Chris Wattie / Reuters
Chris Wattie / ReutersLiberal MP Scott Brison.
He referred specifically to the Quebec agreement, under which the Caisse, Canada’s second-biggest pension fund manager after the CPP, agreed to take on ownership of selected government infrastructure projects, which it will plan, finance, execute and operate. In effect the province is privatizing projects before they’re built, but always with the same owner.

As Mr. Brison noted, pension funds often invest in infrastructure such as toll roads, airports or other revenue-generating projects. They are seen as less risky and more predictable than financial markets. As the National Post editorialized recently, there is no problem with this as long as the fund has the ability to operate wholly independent of the government, and is able to make decisions based solely on their potential to generate a maximum return for the pensioners it serves. But there’s real reason to doubt this would be the case in the Liberal scheme.

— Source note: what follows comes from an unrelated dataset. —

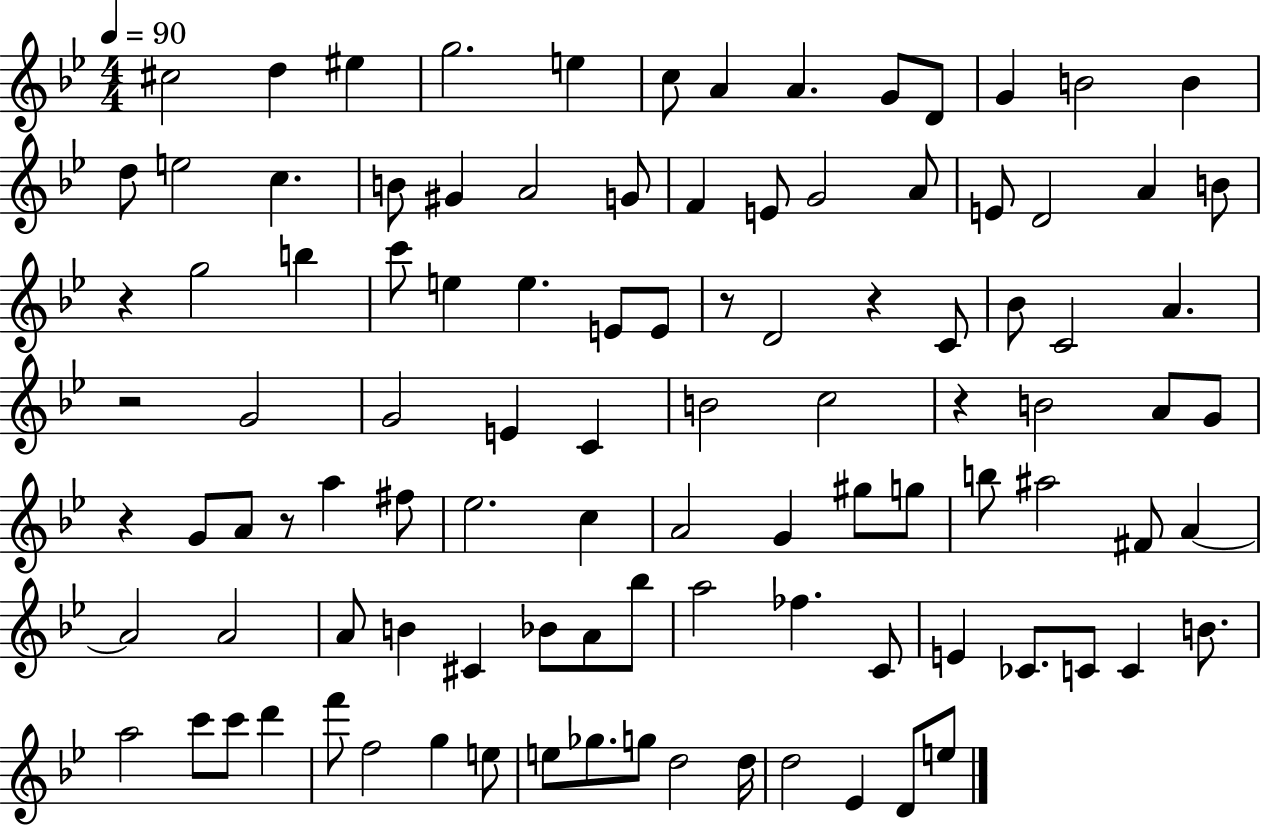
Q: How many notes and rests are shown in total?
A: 103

Pension plans exist for the benefit of the pensioners, not for governments in search of cheap and easy capital pools.
The Caisse has long had a close and co-operative relationship with the government, unique among Canadian provinces. Other provinces should be wary of adopting a similar practice. Ontarians already have reason to be concerned at Ms. Wynne’s plan to introduce a new Ontario-only retirement plan, which her government says could be used to provide capital for “Ontario-based projects.”

Pension plans, it needs to be repeated, exist for the benefit of the pensioners, not for governments in search of cheap and easy capital pools. While Mr. Trudeau will no doubt insist his Liberals would maintain a strict hands-off approach to the CPP, allowing it to make investment decisions free from government influence, recall that previous Liberal governments also pledged to abolish the GST, enforce the Kyoto protocol and create a national daycare system. None of which came to pass. Governments routinely break promises made while out of power, particularly where finances are concerned. There is no reason to believe Mr. Trudeau’s Liberals would be any different.

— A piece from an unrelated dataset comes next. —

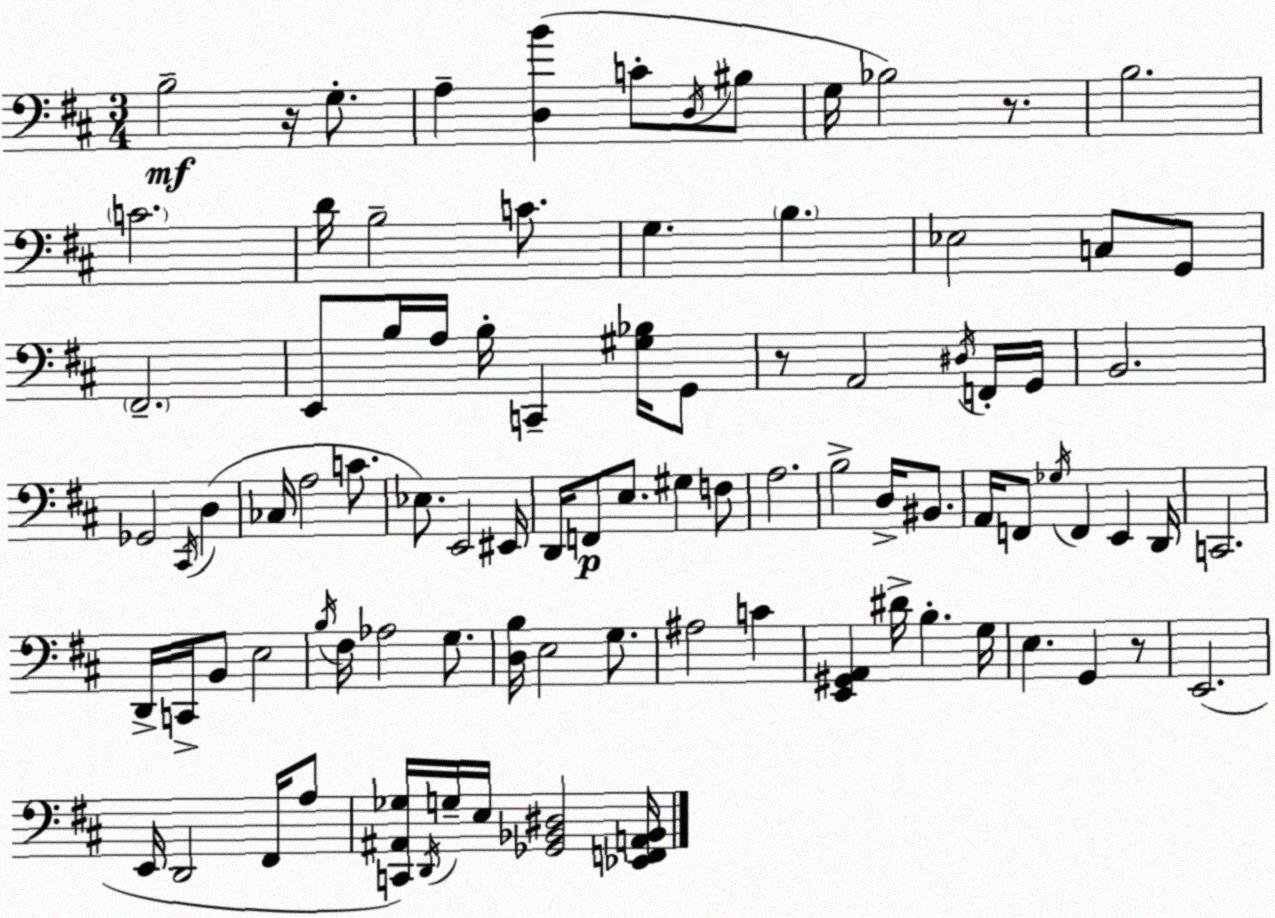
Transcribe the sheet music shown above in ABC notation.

Opponents long claimed Prime Minister Stephen Harper harboured a “hidden agenda.” Now we know the Liberals are the ones with the covert plan: to use Canadians’ pensions as a handy means to finance election promises. Canadians considering a vote for Mr. Trudeau may want to consider whether they’re willing to bet their retirement income on him.

Billythreefeathers
01-23-2015, 04:12 PM
Please let this be part of the liberals election platform, to fund everything they can think of,

Edward Teach
01-23-2015, 04:55 PM
Ummm...for him to have a hidden agenda, that would mean he would actually have to have...an agenda.

conger
01-26-2015, 09:12 AM
I don't think it's exactly a "hidden" agenda. This kind of financial management is typical liberal.
Chretien had already gone after the CPP when he was PM and pissed away a big chunk of the fund in bad investments.
Liberals will do what they have always done. Spend our money on a bunch of feel good stuff to buy votes, build a bigger government with lots more bureaucrats and sink us deep into debt. History repeats.

Swampdonkey
01-26-2015, 10:27 AM
Canada needs Ross Perot.

Foxer
01-26-2015, 10:36 AM
I don't think a lot of people will be comfortable with this. And i'm seriously doubting that it will be seen as 'great economic stratagey'. Worse off, it's complex. It's difficult to explain complex financing and such to an electorate during a 6 week election. It's very easy for people to say "there's too much I don't know - i'm not comfortable with this at all".